Molecular Cardiology

Mineralocorticoid Modulation of Cardiac Ryanodine Receptor Activity Is Associated With Downregulation of FK506-Binding Proteins

Ana María Gómez, PhD; Angélica Rueda, PhD; Yannis Sainte-Marie, PhD; Laetitia Pereira, PhD; Spyros Zissimopoulos, PhD; Xinsheng Zhu, PhD; Roxane Schaub, MD; Emeline Perrier, PhD; Romain Perrier, PhD; Céline Latouche, MS; Sylvain Richard, PhD; Marie-Christine Picot, MD, PhD; Frederic Jaisser, MD, PhD; F. Anthony Lai, PhD; Héctor H. Valdivia, MD, PhD; Jean-Pierre Benitah, PhD

From INSERM, U637 (A.M.G., A.R., L.P., E.P., R.P., S.R., J.-P.B.), Université Montpellier, France; INSERM, U772 (Y.S.-M., C.L., F.J.), Collège de France, Paris, France; Wales Heart Research Institute (S.Z., F.A.L.), Cardiff University School of Medicine, Cardiff, United Kingdom; Department of Physiology (X.Z., H.H.V.), University of Wisconsin Medical School, Madison, Wis; and Département de l’Information Médicale (R.S., M.-C.P.), Hôpital Lapeyronie, CHU Montpellier, France.

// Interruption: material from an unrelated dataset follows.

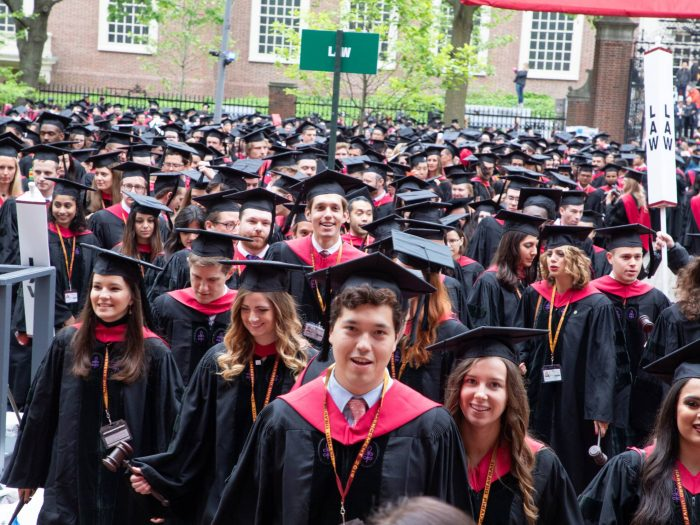 A crowd of graduates in caps and gowns process forward.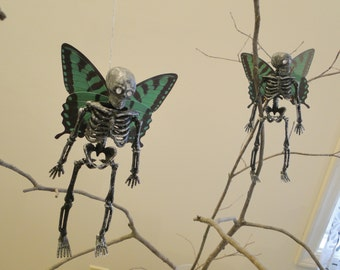 Vintage Dead Deva fairy skeleton with butterfly wings simple unique nature fantasy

Correspondence to Jean-Pierre Benitah, Laboratoire de physiopathologie cardiovasculaire, INSERM U637, CHU Arnaud de Villeneuve, 34295 Montpellier, France. E-mail jean-pierre.benitah{at}inserm.fr

Received July 16, 2007; accepted March 3, 2009.

Background— The mineralocorticoid pathway is involved in cardiac arrhythmias associated with heart failure through mechanisms that are incompletely understood. Defective regulation of the cardiac ryanodine receptor (RyR) is an important cause of the initiation of arrhythmias. Here, we examined whether the aldosterone pathway might modulate RyR function.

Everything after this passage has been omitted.